This might be a repeat question, if so please link.
I am curious what exactly happens when you call ray.remote() on an object that is a torch cuda tensor or another machine. How does that cuda tensor get moved to your local GPU? I see a couple options:
NVLInk magic under the hood if applicable or direct gpu transfer via something like cudamemcpypeerasync and update only metadata in object store
Copy entire tensor to remote object store, fetch to local object store and then copy back onto gpu, all using cudamemcpy host to device or device to host.
Hi @marsupialtail , This is a very good question. I wonder also quite interesting to hear about your applications.
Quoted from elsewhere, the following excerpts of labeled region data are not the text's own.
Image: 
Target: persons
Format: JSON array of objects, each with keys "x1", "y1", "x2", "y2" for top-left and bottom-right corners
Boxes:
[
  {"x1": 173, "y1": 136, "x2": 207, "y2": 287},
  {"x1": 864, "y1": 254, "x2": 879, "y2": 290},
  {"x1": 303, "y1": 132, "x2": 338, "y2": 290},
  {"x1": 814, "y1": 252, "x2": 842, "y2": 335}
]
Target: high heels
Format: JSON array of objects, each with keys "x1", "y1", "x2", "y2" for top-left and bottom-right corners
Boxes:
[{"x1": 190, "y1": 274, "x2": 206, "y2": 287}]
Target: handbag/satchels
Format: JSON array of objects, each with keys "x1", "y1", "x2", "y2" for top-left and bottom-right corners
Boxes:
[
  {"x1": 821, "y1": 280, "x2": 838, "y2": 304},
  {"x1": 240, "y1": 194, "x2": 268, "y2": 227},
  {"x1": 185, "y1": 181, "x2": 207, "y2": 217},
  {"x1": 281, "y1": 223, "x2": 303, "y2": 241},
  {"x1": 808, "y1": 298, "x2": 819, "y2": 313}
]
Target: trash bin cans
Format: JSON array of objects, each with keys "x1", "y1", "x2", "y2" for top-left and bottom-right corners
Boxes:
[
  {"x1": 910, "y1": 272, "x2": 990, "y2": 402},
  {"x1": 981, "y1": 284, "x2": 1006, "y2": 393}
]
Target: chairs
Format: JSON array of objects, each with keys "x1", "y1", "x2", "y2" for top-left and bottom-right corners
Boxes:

In my understanding, currently for the gpu transfer from one gpu to the other, it usually done manually. This also means there is lots of flexibility for the user to design their favorite gpu communication.
If you are looking at the distributed training, here are some examples:
@Jimmy’s right! Ray currently requires a copy to CPU memory and the object store before transferring tensors from a GPU. Of course, nothing in Ray prevents you from using a more efficient transport like NCCL or the CUDA runtime APIs, but it’s not yet built into Ray the same way CPU-CPU copies are. That said, if there’s a workload that would be enabled by this, we’re very interested in hearing about it.
@marsupialtail Do you have a workload that would be enabled by efficient GPU-GPU copies?